At the first glance , this problem may look like Time series regression. But, the data given seems like Linear Regression problem.

So, I have applied linear regression in the following manner :

• Used get_dummies extensively for all the columns. I used dummy variables for 31 days,24 hours ,7 days of weeks and 4 Junction Ids.
• Then applied Linear Regression model

from sklearn.model_selection import train_test_split

x_train, x_test, y_train, y_test = train_test_split(train_data,train_vehicles)

clf.fit(x_train,y_train)

import math

pred=clf.predict(x_test)

pred.shape #got result as (12030,)

result = []
for x in pred:
result.append(math.ceil(x))

from sklearn.metrics import mean_squared_error

score=mean_squared_error(y_test, result)
rmse=math.sqrt(score)
print('RMSE is :', rmse)


I am getting RMSE value as 10.636853077462394

My questions are :

• Since RMSE value is on lower side , can I say this model is decent ?
• Is there any other approach which I can use on this dataset ?
• Do I need to check for colinearity ?
• How can I check if multiple variables are interrelated ?
• Should I go for non-linear regression on this dataset ?
• Why do you say that the given data indicates regression and not time series? These are not exclusive categories.
– Paul
Feb 12, 2018 at 22:05
• hi @Paul : Since RMSE value is quite lower for Linear Regression , I am assuming this is Linear Regression data. Please correct me , if I am wrong. Feb 12, 2018 at 22:58

For the first question, it is important to recall that RMSE has the same unit as the dependent variable. It means that there is no absolute good or bad threshold, however you can define it based on your DV. For a datum which ranges from 0 to 1000, an RMSE of 0.7 is small, but if the range goes from 0 to 1, it is not small.

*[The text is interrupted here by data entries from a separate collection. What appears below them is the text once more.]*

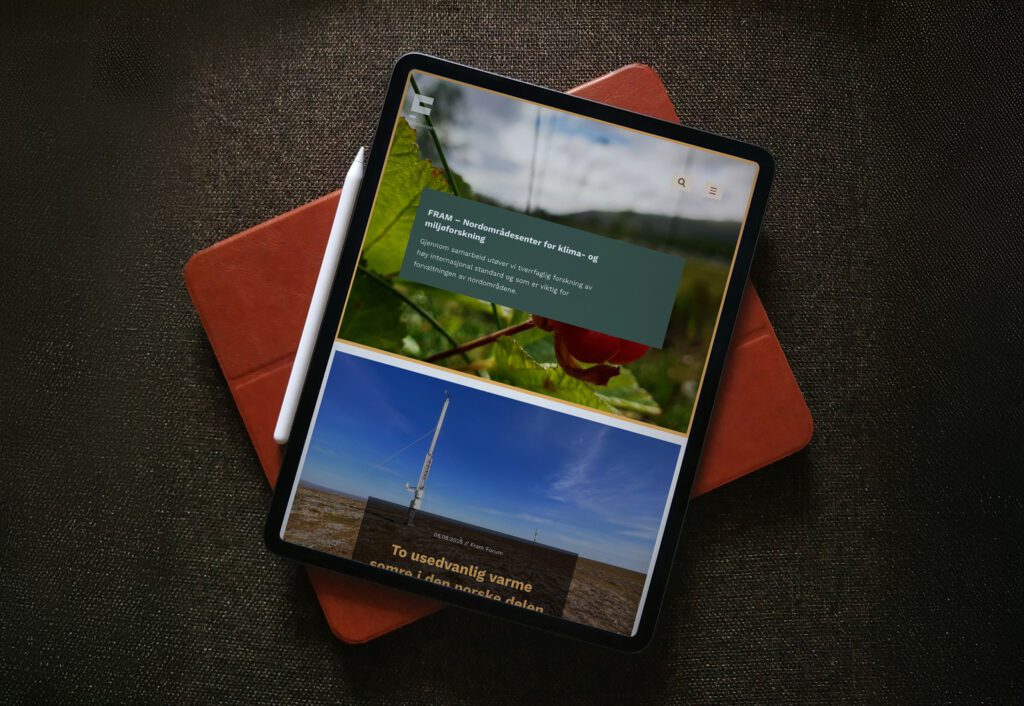 Mockup av nettsiden på ipad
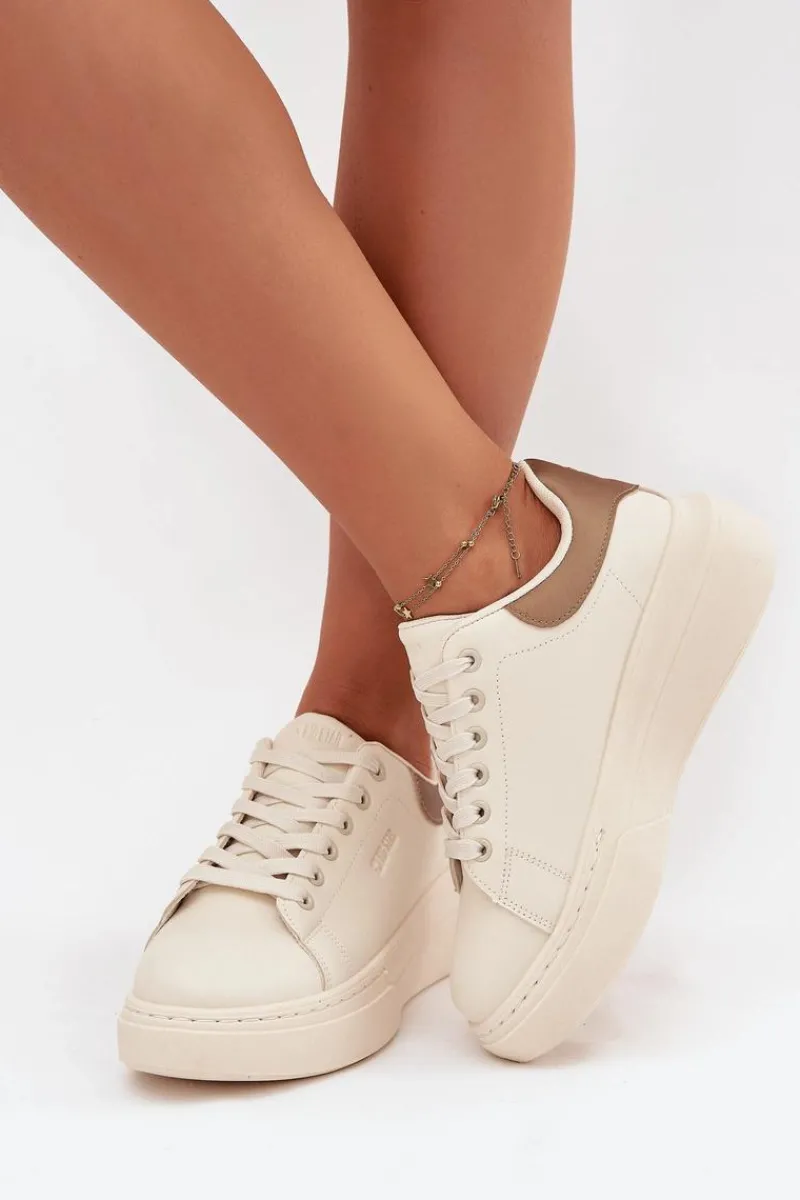 Sneakersy Damskie>Big Star Shoes Sneakersy Damskie Na Platformie Big Star SS274246 Jasnobeżowe Beżowy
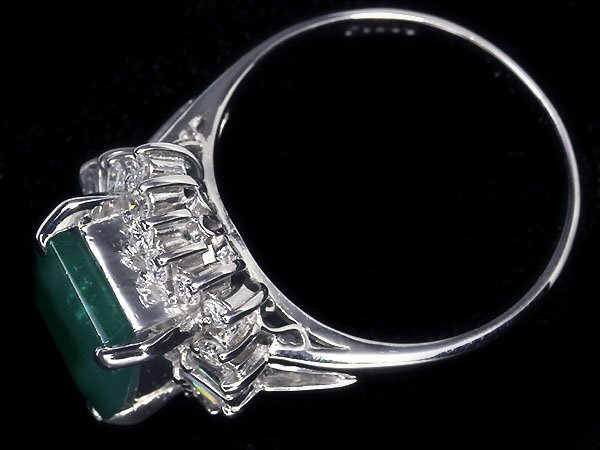 MM11291S【1円～】新品仕上【RK宝石】≪Emerald≫ 天然エメラルド 大粒2.25ct 極上ダイヤモンド 総計0.55ct Pt900 高級リング ダイヤの画像4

I would do some feature engineering (Create more variables: Time of Day, Day of Week, Month etc...) and run it through a Neural Network and then check for accuracy. You may want to check if there is any correlation between the 4 junctions as well but if you run a NN, you don't have to.

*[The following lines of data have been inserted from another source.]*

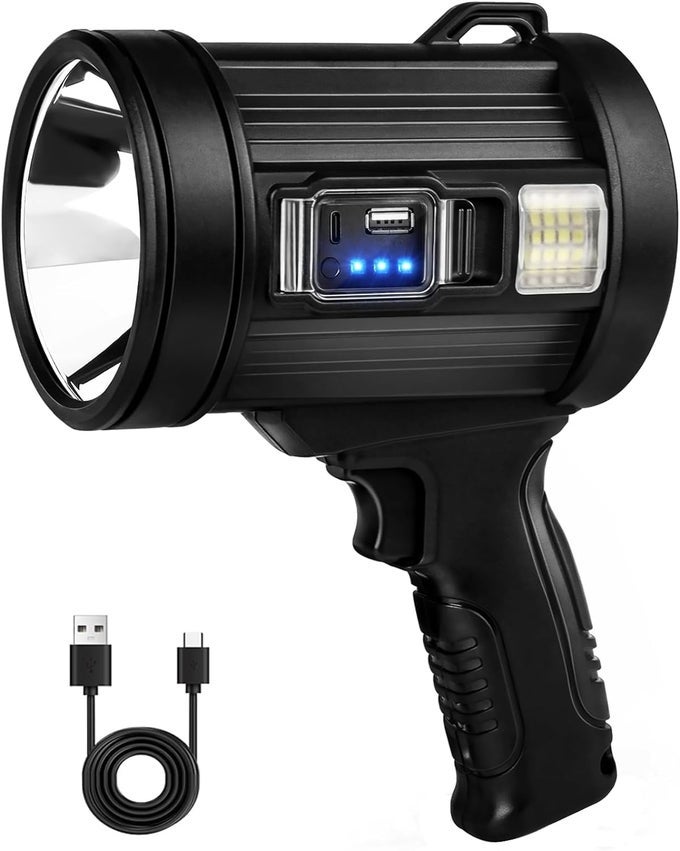 ALUMINUM ABS RECHARGEABLE SPOTLIGHT 100000 LUMENS LED SPOT LIGHTS HANDHELD LARGE FLASHLIGHT SUPER BRIGHT OUTDOOR SOLAR SPOTLIGHTS SEARCHLIGHT WITH COB LIGHT 6 MODES IPX5 WATERPROOF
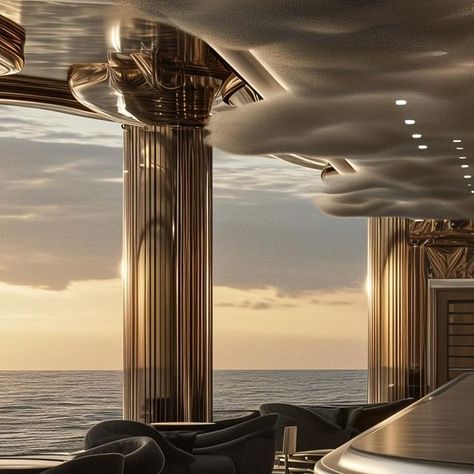 Ocean Liner Stories on Instagram: "Drinks before dinner with Louis and V at Le Vertige bar on sun Deck. SS Regentia #aiinteriors #ai #interiors #oceanliner #ssregentia #monsieurn" Cruise Ship Interior Design, Ship Interior Design, Cruise Ship Rooms Luxury, Cruise Interior, Cruise Ship Interior, Star Wars Interior Ship, Luxury Cruise Ship Interior, Instagram Drinks, Sunken Cruise Ship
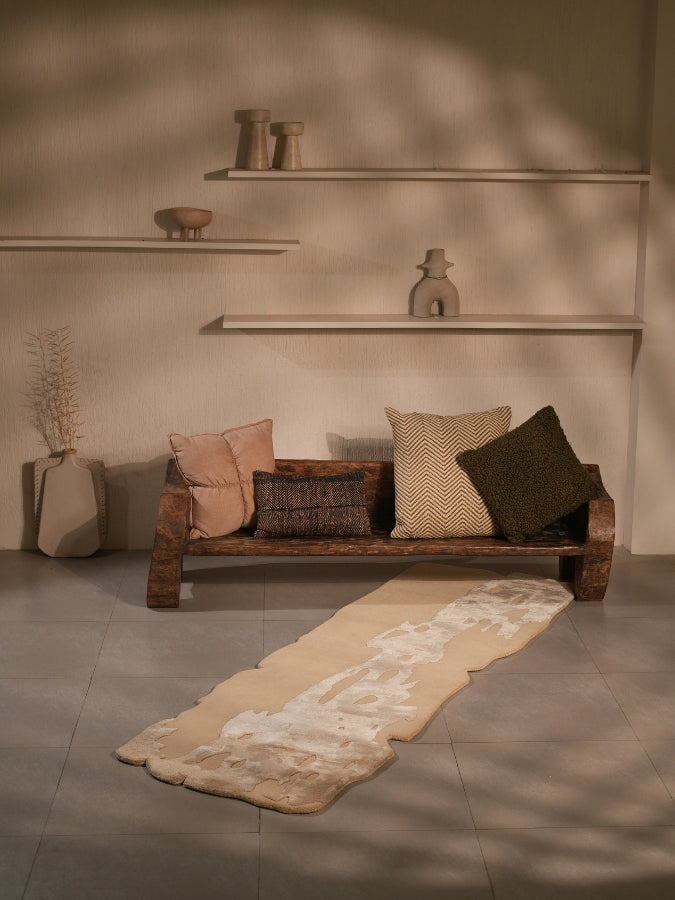Terrain Brown Hi-Low Pile Irregular Hand Tufted Carpet & Rug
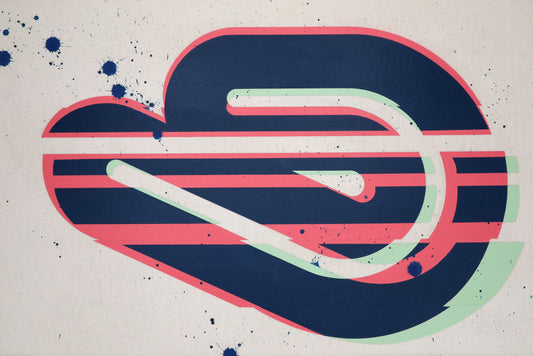 Abstract glitched painting on canvas with a navy, salmon, and mint green looped form and dark blue paint splatters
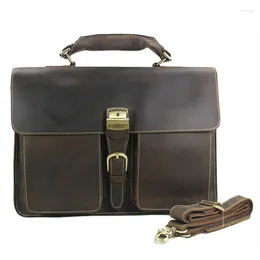 Briefcases Vintage Portfolio Leather Men Briefcase 15.6"laptop Bag Laptop Business Large Tote Handbag Shoulder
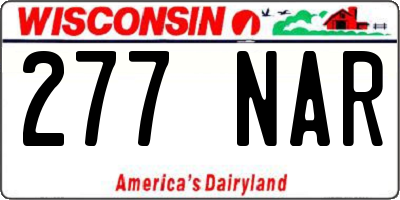 WI license plate 277NAR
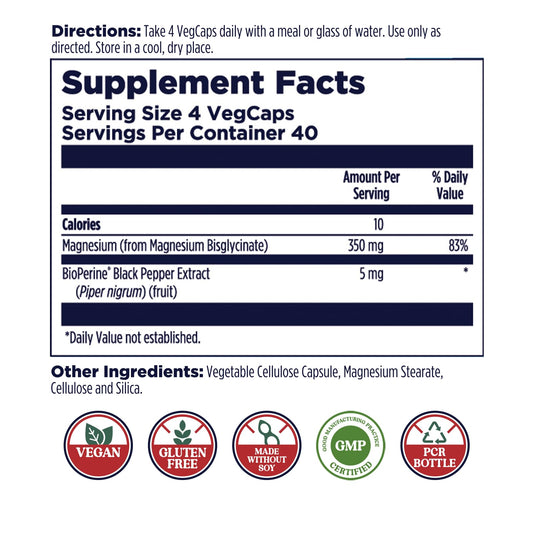 Close-up of KAL magnesium glycinate capsules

• Is the target variable likely to be linearly, or additively dependent on the inputs? This means Monday will always have, say 10 more vehicles than Tuesday. If it is more intuitive to say that Monday will have 10% more vehicles than Tuesday, you can consider a log-linear model: transform the target variable by taking a log.
• In addition to measuring RMSE, you may want to visualize the data and predictions. Plot the actual and predicted vehicles on y-axis and date on x-axis, separately for each junction. This should tell you something about how good your model is, and potentially where it is going wrong.
• Based on the method of defining the time variables, the features are not likely to correlated to each other.

There is a misconception about RMSE and other measurements for prediction quality, if you look at them standalone. In statistics you actually work with different models to compare RMSE's (using other approaches or other input variables) to have insights about prediction quality.

Moreover, to conclude if a model is appropiate given your data you test the model assumptions. In linear Regression:

• Estimation Error follows a Normal distribution with E(mean) = 0, and sigma²
• Errors and input data are not autocorrelated (Find Beusch Godfrey - test, or ACF-Plot)
• No multicollinearity (Your dependent variables are not too strongly correlated - Pearson Correlation)
• Homoscedasticity (implied by normal distribution and independent error - Find White's test)

However, good estimation doesn't necessarily lead to better predictions

Welcome to the site! You could also ask yourself, "Is data science fit for this data?"

Not all datasets require some sort of algorithmic approach. Depending on what you're going after, this may not be a data science problem. In traffic studies, a good number of problems are solved with "plain" statistics. For example, you could use the Poisson Distribution to solve any number of issues with your current dataset and that can be very effective even though it has relatively little to do with data science.